- Aim -
According to the patent excerpt on segment durations below, what two components make up the device shown in FIG. 3?

- Passage shown -
________________________
FIG. 3 is a block diagram of a device/system in accordance with the present invention.
FIG. 4 is a flow chart of one embodiment of steps of a method in accordance with the present invention.
FIG. 5 illustrates a text-to-speech synthesizer incorporating the method of the present invention.
FIG. 6 illustrates the method of the present invention being applied to generate a duration for a single segment using a linguistic description.
Detailed Description of a Preferred Embodiment
The present invention teaches utilizing at least one of: mapping a sequence of phones to a sequence of articulatory features and utilizing prominence and boundary information, in addition to a predetermined set of rules for type, phonetic context, syntactic and prosodic context for segments to provide provide a system that generates segment durations efficiently with a small training set.
FIG. 1 , numeral 100, is a block diagram of a neural network that determines segment duration as is known in the art. The input provided to the network is a sequence of representations of phonemes (102), one of which is the current phoneme, i.e., the phoneme for the current segment, or the segment for which the duration is being determined. The other phonemes are the phonemes associated with the adjacent segments, i.e., the segments that occur in sequence with the current segment. The output of the neural network (104) is the duration (106) of the current segment. The network is trained by obtaining a database of speech, and dividing it into a sequence of segments. These segments, their durations, and their contexts then provide a set of exemplars for training the neural network using some training algorithm such as back- propagation of errors.
FIG. 2, numeral 200, is a block diagram of a rule-based system for determining segment duration as is known in the art. In this example, phone and context data (202) is input into the rule-based system. Typically, the rule-based system utilizes certain preselected rules such as (1 ) determining if a segment is a last segment expressing a syllabic phone in a clause (204) and (2) determining if a segment is between a last segment expressing a syllabic phone and an end of a clause (206), multiplexes (208, 210) the outputs from the bipolar
question to weight the outputs in accordance with a predetermined scheme and send the weighted outputs to multipliers (212, 214) that are coupled serially to receive output information. The phone and context data then is sent as phone information (216) and a stress flag that shows whether the phone is stressed (218) to a look-up table (220). The output of the look-up table is sent to another multiplier (222) serially coupled to receive outputs and to a summer (224) that is coupled to the multiplier (222). The summer (224) outputs the duration of the segment.
FIG. 3, numeral 300, is a block diagram of a device/system in accordance with the present invention. The device generates segment durations for input text in a text-to- speech system that generates a linguistic description of speech to be uttered including at least one segment description. The device includes a linguistic information preprocessor (302) and a pretrained neural network (304). The linguistic information preprocessor (302) is operably coupled to receive the linguistic description of speech to be uttered and is used for generating an information vector for each segment description in the linguistic description, wherein the information vector includes a description of a sequence of segments surrounding the described segment and descriptive information for a context associated with the segment. The pretrained neural network (304) is operably coupled to the
linguistic information preprocessor (302) and is used for generating a representation of the duration associated with the segment by the neural network.
________________________
(Spatial questions linked to pictures)

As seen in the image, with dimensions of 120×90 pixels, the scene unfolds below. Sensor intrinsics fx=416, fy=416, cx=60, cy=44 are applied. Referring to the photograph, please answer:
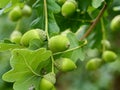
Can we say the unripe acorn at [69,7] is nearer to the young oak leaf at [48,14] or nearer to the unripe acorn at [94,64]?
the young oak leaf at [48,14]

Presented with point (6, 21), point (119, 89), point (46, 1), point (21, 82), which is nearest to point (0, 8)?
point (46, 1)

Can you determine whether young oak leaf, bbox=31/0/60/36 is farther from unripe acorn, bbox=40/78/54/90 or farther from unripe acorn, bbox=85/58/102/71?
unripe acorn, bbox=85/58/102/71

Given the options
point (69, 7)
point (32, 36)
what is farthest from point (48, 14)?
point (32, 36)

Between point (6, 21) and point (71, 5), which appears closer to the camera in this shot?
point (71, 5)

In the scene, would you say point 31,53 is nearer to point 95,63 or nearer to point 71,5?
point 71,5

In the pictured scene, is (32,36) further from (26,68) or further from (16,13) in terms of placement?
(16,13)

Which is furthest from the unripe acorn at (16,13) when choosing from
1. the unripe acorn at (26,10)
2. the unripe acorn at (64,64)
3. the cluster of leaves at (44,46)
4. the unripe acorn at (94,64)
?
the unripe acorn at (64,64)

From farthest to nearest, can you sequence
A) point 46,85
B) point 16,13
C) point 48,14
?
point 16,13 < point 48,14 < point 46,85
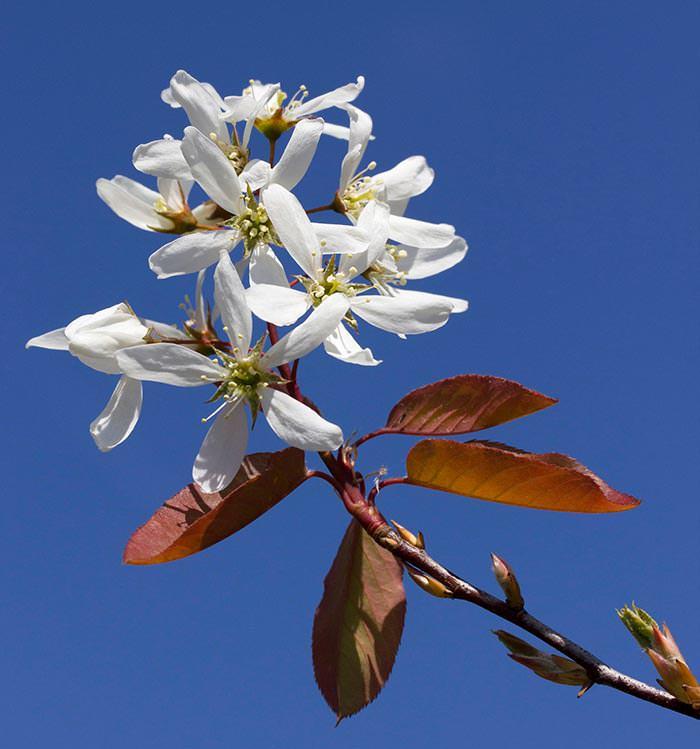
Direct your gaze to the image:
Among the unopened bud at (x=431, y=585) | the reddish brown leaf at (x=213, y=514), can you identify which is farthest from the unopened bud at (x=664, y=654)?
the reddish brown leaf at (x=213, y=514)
________________________
- Exercise output -
A linguistic information preprocessor (302) and a pretrained neural network (304).